Just Another Khazi Story

The street was dirty, of course, as Khazi and I strolled along, tumbled down buildings on either side, refuse everywhere around us. The wind was picking up dust and flinging it in our faces, the usual dregs lay about, mostly oblivious to us and pretty much everything else. Khazi was carelessly whistling some old forgotten tune, hands in pockets as usual. The way you walk with your hands in your pockets I think is nice in its gate. Maybe that’s one reason I like Khazi so much. Khazi has style, just doesn’t care, does whatever comes to mind and is a free soul.

See, the apparition that stood on that pile of rubble eventually came down like Moses from the Mount. Like Moses into the depravity of the carnival of lost souls, which is our world now. I stood by and watched as it glided easily through the debris, keeping its cadence through the remains, its steps effortless, floating, aloof and remote. Even the denizens of this fair city seemed to move aside from its saunter like the parting of the waters.

I learned these stories, about Moses and all, and other nice stories, from some cleric who used to harangue on a street corner when I was a snotty little kid. I was charmed by his stories back then, stories of an enchanted and magical world now long lost to us. Then one day he failed to appear on that dirty street corner and never returned. I remember I cried as if I had lost my best and only friend.

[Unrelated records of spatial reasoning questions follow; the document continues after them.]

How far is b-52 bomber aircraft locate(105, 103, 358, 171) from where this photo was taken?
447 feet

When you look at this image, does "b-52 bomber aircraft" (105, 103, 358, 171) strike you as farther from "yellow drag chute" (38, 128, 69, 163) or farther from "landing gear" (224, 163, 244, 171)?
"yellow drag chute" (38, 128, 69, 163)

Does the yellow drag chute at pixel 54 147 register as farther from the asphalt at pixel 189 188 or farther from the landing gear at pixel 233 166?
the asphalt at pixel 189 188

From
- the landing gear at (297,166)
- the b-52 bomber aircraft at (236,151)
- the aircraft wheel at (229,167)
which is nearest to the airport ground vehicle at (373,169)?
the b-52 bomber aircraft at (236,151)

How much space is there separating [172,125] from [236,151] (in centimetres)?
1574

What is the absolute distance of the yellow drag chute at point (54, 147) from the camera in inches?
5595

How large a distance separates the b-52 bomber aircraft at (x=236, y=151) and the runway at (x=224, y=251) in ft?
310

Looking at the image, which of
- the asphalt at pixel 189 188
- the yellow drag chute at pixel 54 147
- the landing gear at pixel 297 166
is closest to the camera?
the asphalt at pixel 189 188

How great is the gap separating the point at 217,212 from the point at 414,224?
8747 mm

Later I learned some crazies and thugs had done him in, had lured him into some shambles of a building and cut his throat. I guessed they couldn’t take his stories of the world as it had been, in this world as it had become. Too much of a conflicting comparison. They didn’t want to be reminded of all that lost beauty.

Anyway, this stranger, this Khazi as it called itself, was pretty funny to watch in a way, its eccentric attitude, I mean. This was someone to contend with, I thought, if it was genuine. When it came down from the rubble to street level, it stopped to look around, a sovereign surveying its domain. It then sat on a concrete slab, dusting it carefully before sitting, sat regally, immaculate in its splendor.

I watched for a minute, it sitting there expectantly, expecting what I wasn’t sure. Taking the opportunity in hand, I walked brashly up to this spirit, stood before it for a moment, then sat down close beside. It acted as if I wasn’t there, as if I were invisible, which I often liked to be. This was a good sign.

I reached into a pocket and held out a bit of chocolate I had confiscated that morning. It took it regally out of my hand as if it was my obligation to make an appropriate offering in supplication. After it had eaten, I asked in an off-had way where it had been since the beginning. It replied with a casual wave of its hand in the air. It really didn’t matter. After all, everywhere is the same, I supposed.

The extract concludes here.